- _RECORDS SHOWN_
..............................

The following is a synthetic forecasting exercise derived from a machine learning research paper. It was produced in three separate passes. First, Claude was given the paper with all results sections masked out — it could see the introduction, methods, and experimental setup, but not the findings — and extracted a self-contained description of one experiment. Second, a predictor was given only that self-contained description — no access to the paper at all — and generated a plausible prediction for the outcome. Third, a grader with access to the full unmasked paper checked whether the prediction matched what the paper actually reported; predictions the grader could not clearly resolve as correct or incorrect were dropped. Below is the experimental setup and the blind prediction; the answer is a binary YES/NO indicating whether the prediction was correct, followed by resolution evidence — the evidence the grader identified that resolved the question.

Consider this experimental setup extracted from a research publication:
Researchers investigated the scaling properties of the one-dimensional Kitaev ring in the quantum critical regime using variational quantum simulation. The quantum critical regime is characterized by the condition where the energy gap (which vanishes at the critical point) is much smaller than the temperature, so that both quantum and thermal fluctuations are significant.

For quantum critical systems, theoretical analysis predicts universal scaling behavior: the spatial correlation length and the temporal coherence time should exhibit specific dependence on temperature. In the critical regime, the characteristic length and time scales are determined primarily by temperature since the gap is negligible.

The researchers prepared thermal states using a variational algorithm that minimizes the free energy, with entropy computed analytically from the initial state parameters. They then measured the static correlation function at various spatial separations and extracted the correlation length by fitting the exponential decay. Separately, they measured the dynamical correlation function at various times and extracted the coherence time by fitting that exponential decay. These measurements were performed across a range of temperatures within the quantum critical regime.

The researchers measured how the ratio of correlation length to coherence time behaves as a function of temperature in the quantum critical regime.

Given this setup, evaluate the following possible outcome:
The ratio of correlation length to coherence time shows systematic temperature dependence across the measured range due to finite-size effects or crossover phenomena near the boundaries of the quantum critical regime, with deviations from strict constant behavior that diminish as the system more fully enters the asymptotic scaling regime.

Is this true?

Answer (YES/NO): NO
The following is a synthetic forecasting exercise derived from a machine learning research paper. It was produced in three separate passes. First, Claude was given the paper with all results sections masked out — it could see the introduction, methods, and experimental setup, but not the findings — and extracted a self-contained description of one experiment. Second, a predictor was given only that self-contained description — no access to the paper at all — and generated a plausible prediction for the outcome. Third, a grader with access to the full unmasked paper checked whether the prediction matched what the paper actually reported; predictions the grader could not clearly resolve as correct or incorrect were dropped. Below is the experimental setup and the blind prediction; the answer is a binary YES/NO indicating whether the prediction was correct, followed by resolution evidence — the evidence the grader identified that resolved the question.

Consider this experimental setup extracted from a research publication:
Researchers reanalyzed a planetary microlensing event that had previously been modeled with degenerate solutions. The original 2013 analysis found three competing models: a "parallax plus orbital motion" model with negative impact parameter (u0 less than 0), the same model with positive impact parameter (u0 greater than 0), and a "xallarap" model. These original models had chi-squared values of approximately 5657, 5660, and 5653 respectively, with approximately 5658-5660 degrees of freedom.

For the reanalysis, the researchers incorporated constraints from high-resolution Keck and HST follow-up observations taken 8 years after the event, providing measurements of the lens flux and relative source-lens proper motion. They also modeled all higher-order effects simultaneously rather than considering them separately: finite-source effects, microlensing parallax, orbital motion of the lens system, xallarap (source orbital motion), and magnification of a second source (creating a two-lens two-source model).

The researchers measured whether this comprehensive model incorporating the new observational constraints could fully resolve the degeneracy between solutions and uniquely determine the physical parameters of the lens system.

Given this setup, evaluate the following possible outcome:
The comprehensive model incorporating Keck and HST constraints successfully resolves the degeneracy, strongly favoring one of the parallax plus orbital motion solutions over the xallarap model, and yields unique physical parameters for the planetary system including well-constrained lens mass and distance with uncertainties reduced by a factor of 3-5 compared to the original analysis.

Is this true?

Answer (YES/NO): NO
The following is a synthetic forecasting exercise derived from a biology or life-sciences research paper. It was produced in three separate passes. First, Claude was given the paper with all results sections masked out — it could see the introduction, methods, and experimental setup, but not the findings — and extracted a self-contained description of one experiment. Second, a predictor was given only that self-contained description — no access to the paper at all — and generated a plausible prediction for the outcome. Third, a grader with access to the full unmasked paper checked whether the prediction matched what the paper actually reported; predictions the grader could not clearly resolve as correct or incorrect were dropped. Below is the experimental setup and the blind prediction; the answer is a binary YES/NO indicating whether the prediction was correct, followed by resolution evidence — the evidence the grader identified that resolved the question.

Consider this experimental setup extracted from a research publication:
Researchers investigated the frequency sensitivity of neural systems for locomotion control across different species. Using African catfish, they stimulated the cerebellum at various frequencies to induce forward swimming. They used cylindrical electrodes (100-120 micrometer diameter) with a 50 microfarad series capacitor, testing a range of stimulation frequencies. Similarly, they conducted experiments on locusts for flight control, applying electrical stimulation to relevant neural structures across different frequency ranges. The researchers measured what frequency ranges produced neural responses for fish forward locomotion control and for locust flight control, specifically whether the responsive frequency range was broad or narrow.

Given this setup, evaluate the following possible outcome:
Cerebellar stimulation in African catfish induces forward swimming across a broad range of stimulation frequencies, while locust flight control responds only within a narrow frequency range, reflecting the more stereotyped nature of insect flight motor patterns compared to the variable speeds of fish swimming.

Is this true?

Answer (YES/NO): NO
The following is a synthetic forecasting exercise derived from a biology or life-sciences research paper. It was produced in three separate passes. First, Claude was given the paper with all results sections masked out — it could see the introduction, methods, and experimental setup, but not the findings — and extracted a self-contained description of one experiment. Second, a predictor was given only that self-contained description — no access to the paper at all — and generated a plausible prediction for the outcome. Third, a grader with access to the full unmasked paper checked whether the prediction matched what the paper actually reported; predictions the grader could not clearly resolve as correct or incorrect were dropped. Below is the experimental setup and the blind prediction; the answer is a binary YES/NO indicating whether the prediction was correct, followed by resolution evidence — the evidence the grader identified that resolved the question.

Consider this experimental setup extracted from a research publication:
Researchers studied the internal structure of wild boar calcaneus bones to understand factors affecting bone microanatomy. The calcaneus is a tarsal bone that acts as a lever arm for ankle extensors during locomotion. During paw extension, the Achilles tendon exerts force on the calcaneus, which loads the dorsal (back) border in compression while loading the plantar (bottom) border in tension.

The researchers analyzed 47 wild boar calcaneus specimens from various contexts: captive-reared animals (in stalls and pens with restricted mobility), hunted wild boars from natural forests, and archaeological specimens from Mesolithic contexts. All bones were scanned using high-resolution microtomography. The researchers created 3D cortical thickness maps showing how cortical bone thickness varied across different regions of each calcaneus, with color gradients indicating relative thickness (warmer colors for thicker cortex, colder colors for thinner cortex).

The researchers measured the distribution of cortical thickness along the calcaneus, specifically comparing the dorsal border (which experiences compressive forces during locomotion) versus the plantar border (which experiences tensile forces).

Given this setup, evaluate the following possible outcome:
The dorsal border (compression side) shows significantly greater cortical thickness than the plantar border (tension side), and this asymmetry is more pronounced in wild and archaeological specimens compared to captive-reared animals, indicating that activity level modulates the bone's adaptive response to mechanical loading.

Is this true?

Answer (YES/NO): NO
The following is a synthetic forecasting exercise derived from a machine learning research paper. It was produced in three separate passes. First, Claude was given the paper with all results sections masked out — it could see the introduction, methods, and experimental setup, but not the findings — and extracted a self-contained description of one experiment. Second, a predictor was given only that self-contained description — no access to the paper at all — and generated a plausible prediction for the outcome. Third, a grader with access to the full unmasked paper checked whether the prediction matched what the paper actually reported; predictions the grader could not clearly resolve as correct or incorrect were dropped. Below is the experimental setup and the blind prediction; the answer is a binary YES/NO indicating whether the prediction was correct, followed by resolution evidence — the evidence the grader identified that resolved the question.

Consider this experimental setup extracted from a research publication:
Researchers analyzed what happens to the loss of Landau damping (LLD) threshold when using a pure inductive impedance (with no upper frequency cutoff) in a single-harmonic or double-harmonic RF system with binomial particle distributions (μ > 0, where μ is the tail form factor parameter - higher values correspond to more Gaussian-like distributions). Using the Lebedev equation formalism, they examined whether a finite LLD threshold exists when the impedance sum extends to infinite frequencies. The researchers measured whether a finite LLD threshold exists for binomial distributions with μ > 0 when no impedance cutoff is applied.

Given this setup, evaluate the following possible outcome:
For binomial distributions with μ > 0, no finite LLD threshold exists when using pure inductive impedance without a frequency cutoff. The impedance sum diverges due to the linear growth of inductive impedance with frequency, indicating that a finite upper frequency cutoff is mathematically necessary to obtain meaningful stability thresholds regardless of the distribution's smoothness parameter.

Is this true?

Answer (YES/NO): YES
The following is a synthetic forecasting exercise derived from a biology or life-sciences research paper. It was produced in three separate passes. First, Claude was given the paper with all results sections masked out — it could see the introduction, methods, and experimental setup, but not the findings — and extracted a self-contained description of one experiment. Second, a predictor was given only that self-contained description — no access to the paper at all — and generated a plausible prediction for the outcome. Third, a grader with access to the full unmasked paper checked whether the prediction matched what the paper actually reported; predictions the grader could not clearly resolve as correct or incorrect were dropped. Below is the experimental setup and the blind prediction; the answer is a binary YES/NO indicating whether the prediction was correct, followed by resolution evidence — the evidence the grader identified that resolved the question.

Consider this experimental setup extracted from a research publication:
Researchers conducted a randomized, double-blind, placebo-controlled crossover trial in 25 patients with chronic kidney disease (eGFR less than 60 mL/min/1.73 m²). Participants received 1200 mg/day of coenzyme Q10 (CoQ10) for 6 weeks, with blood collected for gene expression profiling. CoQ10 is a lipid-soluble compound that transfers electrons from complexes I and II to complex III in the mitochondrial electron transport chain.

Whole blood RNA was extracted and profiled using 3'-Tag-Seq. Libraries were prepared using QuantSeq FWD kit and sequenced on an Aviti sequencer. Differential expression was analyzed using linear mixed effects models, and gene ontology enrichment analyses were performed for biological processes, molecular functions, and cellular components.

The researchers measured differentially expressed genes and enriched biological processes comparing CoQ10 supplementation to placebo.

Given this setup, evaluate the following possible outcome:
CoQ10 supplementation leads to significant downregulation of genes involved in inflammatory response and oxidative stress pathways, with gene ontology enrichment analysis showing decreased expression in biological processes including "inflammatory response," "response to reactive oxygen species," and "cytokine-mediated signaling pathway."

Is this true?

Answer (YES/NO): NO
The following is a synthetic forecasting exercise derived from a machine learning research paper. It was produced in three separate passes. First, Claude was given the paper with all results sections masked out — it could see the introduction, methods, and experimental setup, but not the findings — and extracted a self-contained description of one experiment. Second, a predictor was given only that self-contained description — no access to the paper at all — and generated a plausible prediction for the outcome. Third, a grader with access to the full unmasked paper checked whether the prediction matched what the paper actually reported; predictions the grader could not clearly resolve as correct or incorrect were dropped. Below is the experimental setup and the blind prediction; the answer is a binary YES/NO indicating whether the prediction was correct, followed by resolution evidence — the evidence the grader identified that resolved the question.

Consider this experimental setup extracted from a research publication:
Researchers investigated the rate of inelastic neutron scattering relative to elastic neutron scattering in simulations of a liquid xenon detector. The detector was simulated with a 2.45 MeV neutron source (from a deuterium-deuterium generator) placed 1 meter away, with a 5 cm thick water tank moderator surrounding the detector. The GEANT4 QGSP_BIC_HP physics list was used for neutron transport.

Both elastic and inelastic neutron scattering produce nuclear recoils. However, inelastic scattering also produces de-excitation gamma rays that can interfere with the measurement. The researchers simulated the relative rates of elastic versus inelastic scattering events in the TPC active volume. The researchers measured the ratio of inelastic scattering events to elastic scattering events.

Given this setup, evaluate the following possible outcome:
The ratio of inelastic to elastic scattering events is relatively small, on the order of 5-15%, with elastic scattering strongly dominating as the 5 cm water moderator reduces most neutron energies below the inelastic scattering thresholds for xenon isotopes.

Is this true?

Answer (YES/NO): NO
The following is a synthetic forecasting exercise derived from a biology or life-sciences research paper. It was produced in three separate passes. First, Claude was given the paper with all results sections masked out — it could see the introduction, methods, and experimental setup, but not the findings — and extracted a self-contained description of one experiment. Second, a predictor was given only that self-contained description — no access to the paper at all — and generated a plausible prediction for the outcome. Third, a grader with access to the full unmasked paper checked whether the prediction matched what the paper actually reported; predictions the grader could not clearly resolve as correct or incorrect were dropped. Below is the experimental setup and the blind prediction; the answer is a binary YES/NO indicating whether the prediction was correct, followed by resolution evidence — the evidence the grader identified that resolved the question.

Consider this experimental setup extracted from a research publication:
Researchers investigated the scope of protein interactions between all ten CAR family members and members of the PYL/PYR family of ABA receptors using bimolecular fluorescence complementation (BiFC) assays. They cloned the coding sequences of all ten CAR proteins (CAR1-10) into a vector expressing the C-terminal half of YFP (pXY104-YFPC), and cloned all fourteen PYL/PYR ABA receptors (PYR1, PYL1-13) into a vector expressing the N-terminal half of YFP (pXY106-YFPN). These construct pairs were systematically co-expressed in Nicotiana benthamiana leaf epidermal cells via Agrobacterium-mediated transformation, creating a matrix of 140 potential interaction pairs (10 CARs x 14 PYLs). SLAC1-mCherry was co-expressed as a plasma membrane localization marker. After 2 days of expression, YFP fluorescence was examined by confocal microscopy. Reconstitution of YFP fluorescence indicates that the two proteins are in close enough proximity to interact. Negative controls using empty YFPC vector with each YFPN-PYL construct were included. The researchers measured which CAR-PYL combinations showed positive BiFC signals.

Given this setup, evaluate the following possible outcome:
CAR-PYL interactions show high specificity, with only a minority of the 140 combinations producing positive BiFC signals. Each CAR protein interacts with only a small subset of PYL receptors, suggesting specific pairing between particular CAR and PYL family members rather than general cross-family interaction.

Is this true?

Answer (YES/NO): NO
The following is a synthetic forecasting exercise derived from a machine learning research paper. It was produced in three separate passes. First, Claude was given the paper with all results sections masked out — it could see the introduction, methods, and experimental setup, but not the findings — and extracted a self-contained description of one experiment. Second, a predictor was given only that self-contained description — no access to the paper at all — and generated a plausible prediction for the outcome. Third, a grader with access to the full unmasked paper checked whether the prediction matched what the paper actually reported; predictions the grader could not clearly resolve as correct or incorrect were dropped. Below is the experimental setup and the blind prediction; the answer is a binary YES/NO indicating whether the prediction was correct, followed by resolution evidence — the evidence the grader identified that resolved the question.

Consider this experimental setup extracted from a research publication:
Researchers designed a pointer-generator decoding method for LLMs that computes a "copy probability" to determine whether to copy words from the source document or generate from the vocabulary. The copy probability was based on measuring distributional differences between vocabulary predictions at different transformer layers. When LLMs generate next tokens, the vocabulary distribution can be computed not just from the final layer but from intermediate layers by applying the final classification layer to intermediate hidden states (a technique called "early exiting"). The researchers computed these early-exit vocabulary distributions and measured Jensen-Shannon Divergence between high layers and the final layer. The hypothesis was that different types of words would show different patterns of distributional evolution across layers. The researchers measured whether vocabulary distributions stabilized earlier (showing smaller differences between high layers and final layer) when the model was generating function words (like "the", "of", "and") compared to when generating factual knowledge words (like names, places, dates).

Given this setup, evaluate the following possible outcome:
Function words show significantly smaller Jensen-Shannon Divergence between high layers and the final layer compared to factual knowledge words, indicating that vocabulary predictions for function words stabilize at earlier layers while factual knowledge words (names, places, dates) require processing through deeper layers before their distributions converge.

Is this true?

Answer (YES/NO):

..............................

Whichever lines of the data include the word "degeneracy", pull them out.

- _EXERCISE ANSWER_
The researchers measured whether this comprehensive model incorporating the new observational constraints could fully resolve the degeneracy between solutions and uniquely determine the physical parameters of the lens system.
The comprehensive model incorporating Keck and HST constraints successfully resolves the degeneracy, strongly favoring one of the parallax plus orbital motion solutions over the xallarap model, and yields unique physical parameters for the planetary system including well-constrained lens mass and distance with uncertainties reduced by a factor of 3-5 compared to the original analysis.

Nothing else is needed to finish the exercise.